Friday, November 30, 2012

Eight principles for businesses to build awesome products!

From the link: http://techcrunch.com/2012/11/30/instagram-co-founder-mike-kriegers-8-principles-for-building-products-people-want/

8 principles for businesses to build awesome products!
 Mike Krieger’s Eight Principles Of Product Design:
  1. Draw On Previous Experience and Understanding – The biggest problem is startups in search of a problem. Chase what you’re passionate about; you’ll probably already have knowledge in the space.
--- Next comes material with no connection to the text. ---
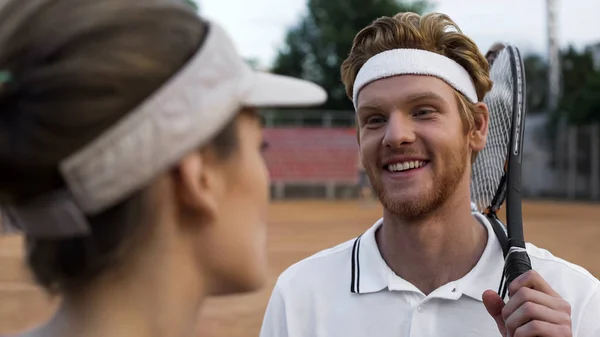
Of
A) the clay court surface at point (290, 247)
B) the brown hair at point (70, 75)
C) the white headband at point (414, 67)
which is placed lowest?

  2. Have A Hypothesis About How You’re Different – Have a point of view about your startup. Why is there a special opportunity for this now?
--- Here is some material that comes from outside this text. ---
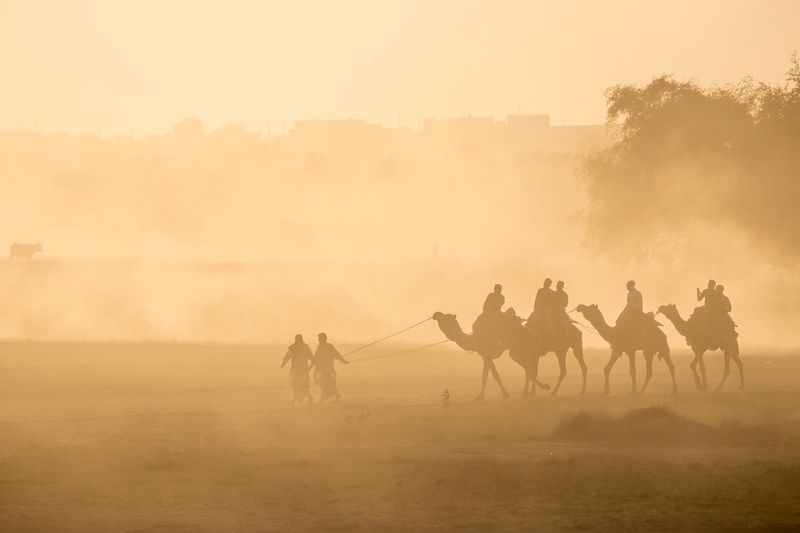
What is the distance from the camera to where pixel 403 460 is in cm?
2411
  3. Never Build Without Sketching – Mike says he and Instagram co-founder Kevin Systrom would go to a cafe with little iPhone design pads where “we’d build and throw away entire features. You’d waste three or four pieces of paper, not three weeks of coding.”
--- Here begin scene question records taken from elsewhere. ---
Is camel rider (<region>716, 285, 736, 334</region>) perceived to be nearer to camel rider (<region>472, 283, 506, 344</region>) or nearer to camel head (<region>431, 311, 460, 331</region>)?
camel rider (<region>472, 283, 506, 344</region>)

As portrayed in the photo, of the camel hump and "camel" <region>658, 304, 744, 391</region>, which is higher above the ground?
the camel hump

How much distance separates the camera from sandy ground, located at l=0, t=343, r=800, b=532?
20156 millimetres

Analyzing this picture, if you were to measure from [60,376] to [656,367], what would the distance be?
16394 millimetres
  4. Learn In Weeklong Increments – Start with a question: “Will folks want to share photos on the go? Can we build filters that look good?” Spend the week investigating, and by Friday have a conclusion and move on.
  5. Validate In Social Situations – “We called this the Bar Exam. If you can’t explain it to the guy or girl at the bar, you need to simplify.” Don’t just test with your techy friends.
  6. Know When It’s Time To Move On – “I know ‘pivot’ has become a dirty word, but if there’s no unanswered questions left, then it’s time to move on.”
  7. The Wizard Of Oz Techniques For Social Prototyping – You don’t need to build everything at first. You can be the man behind the curtain. Krieger says him and Systrom tested an early version of a feature which would notify you when friends joined the service. Instead of building it out, they manually sent people notifications “like a human bot” saying ‘your friend has joined.’ It turned out not to be useful. “We wrote zero lines of Python, so we had zero lines to throw away.”
  8. Build And Maintain A Constant Stream Of Communication With Your Audience – Don’t spend months building something without any idea if someone actually wants it.